Download FREE eBook every day from www.packtpub.com
This crawler automates the following step:
- grab the hidden form parameters
- access to private account
- claim the daily free eBook
- parse title, description and useful information
- download favorite format .pdf .epub .mobi
- download source code and book cover
- upload files to Google Drive
# upload pdf to drive
python script/spider.py -c config/prod.cfg -u drive
# download all format
python script/spider.py --config config/prod.cfg --all
# download only one format: pdf|epub|mobi
python script/spider.py --config config/prod.cfg --type pdf
# download also additional material: source code (if exists) and book cover
python script/spider.py --config config/prod.cfg -t pdf --extras
# equivalent (default is pdf)
python script/spider.py -c config/prod.cfg -e
# download and then upload to Drive (given the download url anyone can download it)
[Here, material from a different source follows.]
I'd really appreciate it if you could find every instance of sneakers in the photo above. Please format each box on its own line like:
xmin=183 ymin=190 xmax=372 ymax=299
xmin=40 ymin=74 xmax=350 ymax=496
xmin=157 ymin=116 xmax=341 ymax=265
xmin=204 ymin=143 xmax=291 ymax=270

python script/spider.py -c config/prod.cfg -t epub --upload drive
python script/spider.py --config config/prod.cfg --all --extras --upload drive
You need to create config/prod.cfg
file with your Packt Publishing credential, look at config/prod_example.cfg
for a sample.
From documentation, Drive API requires OAuth2.0 for authentication, so to upload files you should:
- Go to APIs Console and make a new project named PacktpubDrive
- On Services menu, turn Drive API on
- On API Access menu, create OAuth client ID
- Application type: Installed application
- Installed application type: Other
- Click Download JSON and save the file
config/client_secrets.json
. - Documentation: OAuth, Quickstart, example and permissions
Run a simple static server with
node dev/server.js
and test the crawler with
python script/spider.py --dev --config config/dev.cfg --all